- **Data listing**:
__________________________________________________

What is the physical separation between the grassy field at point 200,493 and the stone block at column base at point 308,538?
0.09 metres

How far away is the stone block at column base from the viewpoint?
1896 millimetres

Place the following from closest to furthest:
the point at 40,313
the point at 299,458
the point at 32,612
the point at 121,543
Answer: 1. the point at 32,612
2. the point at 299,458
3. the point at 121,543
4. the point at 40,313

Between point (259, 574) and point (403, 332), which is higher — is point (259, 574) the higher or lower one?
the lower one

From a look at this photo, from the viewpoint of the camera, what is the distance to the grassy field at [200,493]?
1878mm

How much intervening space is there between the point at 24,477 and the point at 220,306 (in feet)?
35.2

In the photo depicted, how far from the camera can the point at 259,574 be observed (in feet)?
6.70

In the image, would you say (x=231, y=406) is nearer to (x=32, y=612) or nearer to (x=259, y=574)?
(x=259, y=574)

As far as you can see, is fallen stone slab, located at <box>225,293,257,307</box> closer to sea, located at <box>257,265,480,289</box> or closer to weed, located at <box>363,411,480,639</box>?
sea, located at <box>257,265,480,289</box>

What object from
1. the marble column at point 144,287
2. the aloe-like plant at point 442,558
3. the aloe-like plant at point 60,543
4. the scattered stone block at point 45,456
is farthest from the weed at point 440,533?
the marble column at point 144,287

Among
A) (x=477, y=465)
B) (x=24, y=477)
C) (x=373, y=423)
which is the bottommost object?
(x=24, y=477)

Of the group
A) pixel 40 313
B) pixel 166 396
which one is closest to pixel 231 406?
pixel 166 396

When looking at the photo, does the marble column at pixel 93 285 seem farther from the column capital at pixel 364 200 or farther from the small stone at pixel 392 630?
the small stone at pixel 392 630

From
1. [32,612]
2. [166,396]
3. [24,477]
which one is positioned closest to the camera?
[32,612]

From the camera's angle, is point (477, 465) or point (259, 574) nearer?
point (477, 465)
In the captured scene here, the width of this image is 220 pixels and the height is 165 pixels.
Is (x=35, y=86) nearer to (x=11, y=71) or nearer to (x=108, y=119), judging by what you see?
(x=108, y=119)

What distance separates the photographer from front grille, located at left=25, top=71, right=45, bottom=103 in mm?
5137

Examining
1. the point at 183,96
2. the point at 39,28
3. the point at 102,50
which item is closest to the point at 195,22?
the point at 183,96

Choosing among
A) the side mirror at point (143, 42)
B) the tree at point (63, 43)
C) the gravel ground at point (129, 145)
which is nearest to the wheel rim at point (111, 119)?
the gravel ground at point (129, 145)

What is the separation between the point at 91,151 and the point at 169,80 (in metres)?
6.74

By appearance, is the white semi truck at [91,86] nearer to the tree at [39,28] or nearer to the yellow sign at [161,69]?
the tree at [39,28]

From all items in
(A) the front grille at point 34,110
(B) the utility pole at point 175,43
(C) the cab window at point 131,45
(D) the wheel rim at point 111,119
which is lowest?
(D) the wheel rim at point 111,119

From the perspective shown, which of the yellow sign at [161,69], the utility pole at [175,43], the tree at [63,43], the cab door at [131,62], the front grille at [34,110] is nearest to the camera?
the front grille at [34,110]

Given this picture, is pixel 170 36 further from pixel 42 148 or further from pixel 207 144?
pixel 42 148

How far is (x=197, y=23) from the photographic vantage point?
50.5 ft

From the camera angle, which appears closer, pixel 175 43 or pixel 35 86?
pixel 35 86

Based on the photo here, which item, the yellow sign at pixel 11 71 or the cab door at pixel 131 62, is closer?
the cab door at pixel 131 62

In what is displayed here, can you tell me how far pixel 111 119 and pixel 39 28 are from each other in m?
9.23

__________________________________________________

- **Required task**: Please repeat all the records above exactly as they appear.

- **Task response**:
What is the physical separation between the grassy field at point 200,493 and the stone block at column base at point 308,538?
0.09 metres

How far away is the stone block at column base from the viewpoint?
1896 millimetres

Place the following from closest to furthest:
the point at 40,313
the point at 299,458
the point at 32,612
the point at 121,543
Answer: 1. the point at 32,612
2. the point at 299,458
3. the point at 121,543
4. the point at 40,313

Between point (259, 574) and point (403, 332), which is higher — is point (259, 574) the higher or lower one?
the lower one

From a look at this photo, from the viewpoint of the camera, what is the distance to the grassy field at [200,493]?
1878mm

How much intervening space is there between the point at 24,477 and the point at 220,306 (in feet)?
35.2

In the photo depicted, how far from the camera can the point at 259,574 be observed (in feet)?
6.70

In the image, would you say (x=231, y=406) is nearer to (x=32, y=612) or nearer to (x=259, y=574)?
(x=259, y=574)

As far as you can see, is fallen stone slab, located at <box>225,293,257,307</box> closer to sea, located at <box>257,265,480,289</box> or closer to weed, located at <box>363,411,480,639</box>?
sea, located at <box>257,265,480,289</box>

What object from
1. the marble column at point 144,287
2. the aloe-like plant at point 442,558
3. the aloe-like plant at point 60,543
4. the scattered stone block at point 45,456
is farthest from the weed at point 440,533?
the marble column at point 144,287

Among
A) (x=477, y=465)
B) (x=24, y=477)
C) (x=373, y=423)
which is the bottommost object?
(x=24, y=477)

Of the group
A) pixel 40 313
B) pixel 166 396
which one is closest to pixel 231 406?
pixel 166 396

When looking at the photo, does the marble column at pixel 93 285 seem farther from the column capital at pixel 364 200 or farther from the small stone at pixel 392 630?
the small stone at pixel 392 630

From
1. [32,612]
2. [166,396]
3. [24,477]
which one is positioned closest to the camera?
[32,612]

From the camera's angle, is point (477, 465) or point (259, 574) nearer?
point (477, 465)
In the captured scene here, the width of this image is 220 pixels and the height is 165 pixels.
Is (x=35, y=86) nearer to (x=11, y=71) or nearer to (x=108, y=119), judging by what you see?
(x=108, y=119)

What distance separates the photographer from front grille, located at left=25, top=71, right=45, bottom=103 in mm?
5137

Examining
1. the point at 183,96
2. the point at 39,28
3. the point at 102,50
which item is closest to the point at 195,22?
the point at 183,96

Choosing among
A) the side mirror at point (143, 42)
B) the tree at point (63, 43)
C) the gravel ground at point (129, 145)
which is nearest to the wheel rim at point (111, 119)?
the gravel ground at point (129, 145)

What is the separation between the point at 91,151 and the point at 169,80 (in metres)?
6.74

By appearance, is the white semi truck at [91,86] nearer to the tree at [39,28] or nearer to the yellow sign at [161,69]?
the tree at [39,28]

From all items in
(A) the front grille at point 34,110
(B) the utility pole at point 175,43
(C) the cab window at point 131,45
(D) the wheel rim at point 111,119
which is lowest?
(D) the wheel rim at point 111,119

From the perspective shown, which of the yellow sign at [161,69], the utility pole at [175,43], the tree at [63,43], the cab door at [131,62], the front grille at [34,110] is nearest to the camera?
the front grille at [34,110]

Given this picture, is pixel 170 36 further from pixel 42 148 or further from pixel 207 144?
pixel 42 148

How far is (x=197, y=23) from the photographic vantage point?
50.5 ft

From the camera angle, which appears closer, pixel 175 43 or pixel 35 86?
pixel 35 86

Based on the photo here, which item, the yellow sign at pixel 11 71 or the cab door at pixel 131 62, is closer?
the cab door at pixel 131 62

In what is displayed here, can you tell me how far pixel 111 119 and pixel 39 28 are from each other in m?
9.23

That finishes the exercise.